Tras las primeras horas, la psicóloga ha explicado que se va tomando conciencia de la realidad y se empieza a afrontar, momento en el que puede surgir sintomatología "muy incómoda" y que las personas pueden no entender. Por ejemplo, quienes han sufrido el accidente pueden padecer reexperimentaciones en forma de pesadillas o ataques de ansiedad "repentinos".

"Creo que pocas personas han vivido una situación como la que estamos experimentando ahora. Entonces, como no sé cómo manejarla, empiezo a probar métodos de afrontamiento de otras situaciones difíciles que he tenido, pero no suelen funcionar. Ahí nuestro trabajo es ayudarles con estrategias de regulación emocional", ha señalado la experta.

Pereira ha explicado que son "muy significativas" las intervenciones psicológicas en las primeras 24 a 48 horas, sobre todo en el caso de las personas que hayan perdido a un ser querido, ya que ayudan al afectado a entender que la sintomatología que sufre es "absolutamente normal" y a conocer estrategias para enfrentarse a ella.

Asimismo, ha apuntado que, en las primeras cuatro semanas después del accidente, sin ser esta una fecha cerrada, cualquier síntoma, por raro que sea, es normal. "A partir del primer mes, si la sintomatología que tengo no se reduce o no me permite hacer una vida diaria normalizada, es cuando ya sí recomendamos pedir ayuda para poder desarrollar habilidades y estrategias que me permitan avanzar", ha afirmado.

Proceso de recuperación

Según ha apuntado la especialista, durante el primer año después del accidente es normal que cualquier evento de la vida se ponga en relación con el suceso. "Mi primer cumpleaños después del accidente, mis primeras vacaciones después del accidente, mis primeras navidades después del accidente y el primer aniversario del accidente", ha ejemplificado.

En estos momentos, se suele experimentar un "pico de ansiedad y de malestar". Pero, pasado el primer año, Pereira ha señalado que las personas entienden que pueden vivir y superar el accidente, y es cuando la recuperación "empieza a ser total".

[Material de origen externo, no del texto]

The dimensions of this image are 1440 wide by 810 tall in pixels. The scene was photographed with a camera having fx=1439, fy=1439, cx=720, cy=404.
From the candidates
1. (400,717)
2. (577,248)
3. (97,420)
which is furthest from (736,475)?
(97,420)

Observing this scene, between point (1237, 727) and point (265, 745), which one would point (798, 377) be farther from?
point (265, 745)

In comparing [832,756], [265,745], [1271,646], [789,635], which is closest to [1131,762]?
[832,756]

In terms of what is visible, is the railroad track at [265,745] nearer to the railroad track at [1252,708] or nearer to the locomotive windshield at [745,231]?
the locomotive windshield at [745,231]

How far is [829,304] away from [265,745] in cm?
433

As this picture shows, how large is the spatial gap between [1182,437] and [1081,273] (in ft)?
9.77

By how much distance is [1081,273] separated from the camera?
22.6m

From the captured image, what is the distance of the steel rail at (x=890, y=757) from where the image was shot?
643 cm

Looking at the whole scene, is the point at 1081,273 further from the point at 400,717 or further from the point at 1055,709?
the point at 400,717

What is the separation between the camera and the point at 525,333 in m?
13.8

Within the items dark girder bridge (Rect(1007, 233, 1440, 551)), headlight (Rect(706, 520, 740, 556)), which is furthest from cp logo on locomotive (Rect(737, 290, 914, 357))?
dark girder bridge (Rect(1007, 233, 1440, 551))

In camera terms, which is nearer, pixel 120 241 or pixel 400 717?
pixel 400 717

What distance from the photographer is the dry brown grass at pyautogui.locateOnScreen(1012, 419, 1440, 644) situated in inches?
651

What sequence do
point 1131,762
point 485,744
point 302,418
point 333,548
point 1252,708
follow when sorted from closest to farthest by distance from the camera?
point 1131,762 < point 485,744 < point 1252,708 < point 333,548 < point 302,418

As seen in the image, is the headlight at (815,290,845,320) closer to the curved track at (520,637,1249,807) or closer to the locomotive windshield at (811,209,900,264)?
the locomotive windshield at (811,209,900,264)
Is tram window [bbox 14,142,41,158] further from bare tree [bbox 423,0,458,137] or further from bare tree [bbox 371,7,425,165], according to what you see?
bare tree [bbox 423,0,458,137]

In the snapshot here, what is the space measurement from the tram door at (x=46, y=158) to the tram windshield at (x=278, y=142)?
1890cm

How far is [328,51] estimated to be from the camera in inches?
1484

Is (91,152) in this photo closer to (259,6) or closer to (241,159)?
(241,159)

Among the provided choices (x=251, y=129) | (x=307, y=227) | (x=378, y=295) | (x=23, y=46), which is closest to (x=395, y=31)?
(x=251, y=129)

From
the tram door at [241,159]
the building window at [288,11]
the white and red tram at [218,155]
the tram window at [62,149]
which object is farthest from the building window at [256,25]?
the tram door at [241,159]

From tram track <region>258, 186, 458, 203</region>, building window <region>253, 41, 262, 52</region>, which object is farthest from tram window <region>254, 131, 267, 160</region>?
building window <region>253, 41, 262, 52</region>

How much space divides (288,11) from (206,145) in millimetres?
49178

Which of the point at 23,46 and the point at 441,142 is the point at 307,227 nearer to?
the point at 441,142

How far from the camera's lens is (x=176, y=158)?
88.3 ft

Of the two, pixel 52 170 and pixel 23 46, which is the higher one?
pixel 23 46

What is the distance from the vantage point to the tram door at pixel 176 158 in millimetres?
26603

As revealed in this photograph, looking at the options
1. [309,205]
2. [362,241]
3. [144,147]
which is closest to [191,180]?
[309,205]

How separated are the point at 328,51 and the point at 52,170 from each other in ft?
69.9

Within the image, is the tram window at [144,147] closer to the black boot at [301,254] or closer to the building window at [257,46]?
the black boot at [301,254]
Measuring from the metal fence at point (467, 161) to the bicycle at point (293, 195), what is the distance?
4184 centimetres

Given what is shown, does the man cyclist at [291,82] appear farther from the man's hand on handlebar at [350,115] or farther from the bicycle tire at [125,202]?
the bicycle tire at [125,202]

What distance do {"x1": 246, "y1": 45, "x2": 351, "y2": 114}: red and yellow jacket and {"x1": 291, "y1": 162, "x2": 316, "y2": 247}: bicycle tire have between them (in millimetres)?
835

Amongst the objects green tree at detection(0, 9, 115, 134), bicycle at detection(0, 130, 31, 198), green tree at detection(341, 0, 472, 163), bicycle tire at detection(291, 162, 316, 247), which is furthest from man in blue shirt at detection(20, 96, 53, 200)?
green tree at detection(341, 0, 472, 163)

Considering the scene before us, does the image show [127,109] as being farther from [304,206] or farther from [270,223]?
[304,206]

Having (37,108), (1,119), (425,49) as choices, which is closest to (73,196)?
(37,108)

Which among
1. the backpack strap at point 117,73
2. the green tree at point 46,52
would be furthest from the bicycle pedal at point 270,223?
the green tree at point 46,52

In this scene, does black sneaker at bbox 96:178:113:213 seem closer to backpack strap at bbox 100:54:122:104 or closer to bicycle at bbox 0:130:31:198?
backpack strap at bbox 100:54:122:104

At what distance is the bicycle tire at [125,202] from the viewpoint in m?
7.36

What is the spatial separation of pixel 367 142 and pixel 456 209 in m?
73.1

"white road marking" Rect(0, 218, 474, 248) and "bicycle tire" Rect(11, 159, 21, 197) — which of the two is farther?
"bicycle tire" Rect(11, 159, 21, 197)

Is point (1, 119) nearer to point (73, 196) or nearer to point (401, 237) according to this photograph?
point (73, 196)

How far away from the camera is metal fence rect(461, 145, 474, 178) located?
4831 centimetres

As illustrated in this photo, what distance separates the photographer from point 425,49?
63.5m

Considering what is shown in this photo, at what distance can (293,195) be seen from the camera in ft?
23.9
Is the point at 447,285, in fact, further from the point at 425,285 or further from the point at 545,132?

La psicóloga ha llamado a no "psicopatologizar" los síntomas, porque la mayoría se va a recuperar por sí mismo. "Pero, si cualquiera, ya sea que han perdido un ser querido, que han tenido lesiones físicas, si sienten que no son capaces solos, cuanto antes pidan ayuda, mejor pronóstico van a tener", ha resaltado.

En cuanto a cómo puede ayudar el entorno, Pereira ha indicado que deben actuar "normalizando" los síntomas y explicando a sus seres queridos que son parte del afrontamiento y que están seguros. Además, ha pedido que estén pendientes de si la sintomatología continúa después del primer mes y les recomendienden pedir ayuda psicológica.